Goal of the exercise: Images excluded, repeat each entry below exactly.

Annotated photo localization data
- - - - -
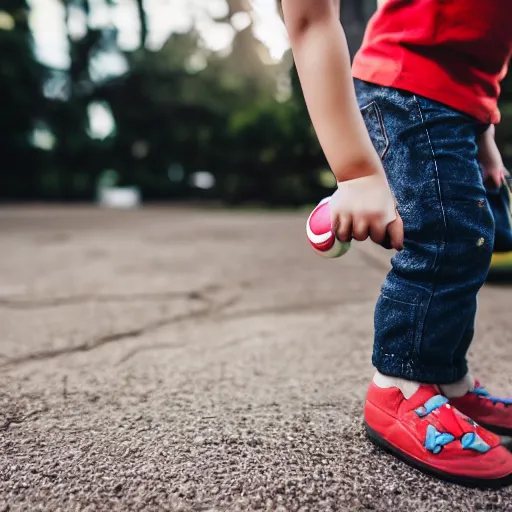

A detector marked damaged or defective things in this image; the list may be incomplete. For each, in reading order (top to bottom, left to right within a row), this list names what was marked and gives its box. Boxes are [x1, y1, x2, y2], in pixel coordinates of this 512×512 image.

cracked asphalt [1, 206, 512, 510]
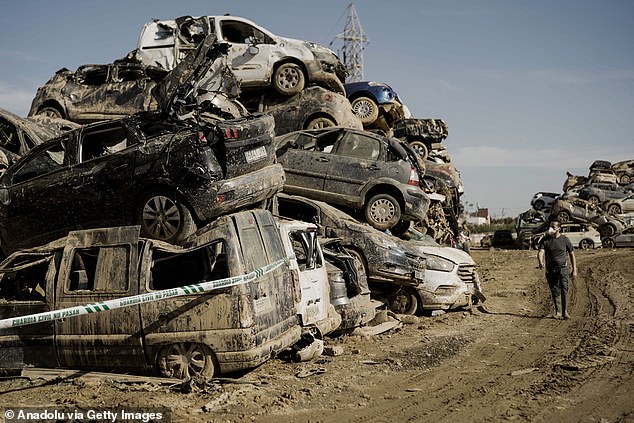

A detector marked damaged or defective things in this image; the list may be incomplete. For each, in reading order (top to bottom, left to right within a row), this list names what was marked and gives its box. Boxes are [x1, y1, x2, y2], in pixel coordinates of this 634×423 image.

crushed vehicle [135, 15, 346, 96]
broken window [12, 141, 65, 184]
crushed vehicle [0, 106, 79, 166]
crushed vehicle [28, 62, 169, 123]
broken window [79, 124, 128, 162]
crushed vehicle [0, 109, 282, 255]
stacked wrecked car [0, 15, 478, 380]
crushed vehicle [238, 87, 360, 137]
crushed vehicle [272, 126, 430, 232]
crushed vehicle [344, 81, 402, 130]
crushed vehicle [528, 192, 556, 212]
crushed vehicle [576, 183, 632, 206]
crushed vehicle [600, 195, 632, 217]
crushed vehicle [608, 160, 632, 185]
broken window [0, 255, 51, 302]
broken window [67, 247, 129, 294]
crushed vehicle [0, 211, 302, 378]
broken window [148, 242, 227, 292]
crushed vehicle [272, 195, 424, 314]
crushed vehicle [398, 229, 482, 314]
crushed vehicle [600, 229, 632, 248]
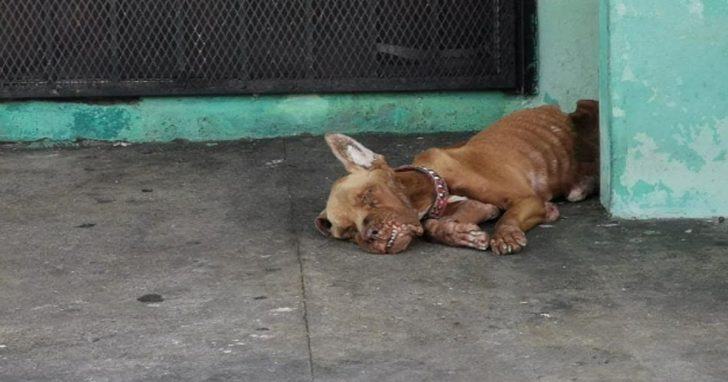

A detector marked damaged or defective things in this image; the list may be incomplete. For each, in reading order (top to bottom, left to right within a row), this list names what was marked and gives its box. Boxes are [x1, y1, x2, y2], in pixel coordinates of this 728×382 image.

cracked concrete [1, 134, 728, 380]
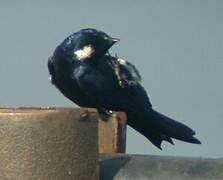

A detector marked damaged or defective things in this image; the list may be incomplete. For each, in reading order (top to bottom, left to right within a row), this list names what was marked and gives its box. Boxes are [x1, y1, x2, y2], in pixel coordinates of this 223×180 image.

rusty metal surface [0, 107, 98, 179]
rusty metal surface [98, 112, 126, 153]
rusty metal surface [100, 153, 223, 180]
- - - - -
Solution:
A detector marked damaged or defective things in this image; the list may be incomplete. For each, in reading order (top to bottom, left to right within a row), this list names what was marked and gives its box. Boxes are [x1, y1, x2, y2], in pixel coordinates of this 512×512 image.

cracked asphalt [1, 206, 512, 510]

A detector marked damaged or defective things in this image; the list may be incomplete. For each, in reading order (top to bottom, left to right within a row), this list names what was marked and gives its box. Boxes are [x1, y1, x2, y2], in pixel coordinates of this 634×423 image.

crushed vehicle [135, 15, 346, 96]
broken window [12, 141, 65, 184]
crushed vehicle [0, 106, 79, 166]
crushed vehicle [28, 62, 169, 123]
broken window [79, 124, 128, 162]
crushed vehicle [0, 109, 282, 255]
stacked wrecked car [0, 15, 478, 380]
crushed vehicle [238, 87, 360, 137]
crushed vehicle [272, 126, 430, 232]
crushed vehicle [344, 81, 402, 130]
crushed vehicle [528, 192, 556, 212]
crushed vehicle [576, 183, 632, 206]
crushed vehicle [600, 195, 632, 217]
crushed vehicle [608, 160, 632, 185]
broken window [0, 255, 51, 302]
broken window [67, 247, 129, 294]
crushed vehicle [0, 211, 302, 378]
broken window [148, 242, 227, 292]
crushed vehicle [272, 195, 424, 314]
crushed vehicle [398, 229, 482, 314]
crushed vehicle [600, 229, 632, 248]

A detector marked damaged or defective things in this image; the list may be incomplete. For each, in reading order (top to bottom, left to right within a row), this list names what was marked and gives its box. Boxes are [x1, y1, x2, y2], in pixel coordinates of this 728×382 image.

cracked concrete [1, 134, 728, 380]

A detector marked damaged or defective things in this image; the list may be incomplete. For each, in reading order (top to bottom, left to right within a row), this list names what was marked and gives its box. Boxes are [x1, y1, x2, y2], in pixel coordinates of this 223×180 image.

rusty metal surface [0, 107, 98, 179]
rusty metal surface [98, 112, 126, 153]
rusty metal surface [100, 153, 223, 180]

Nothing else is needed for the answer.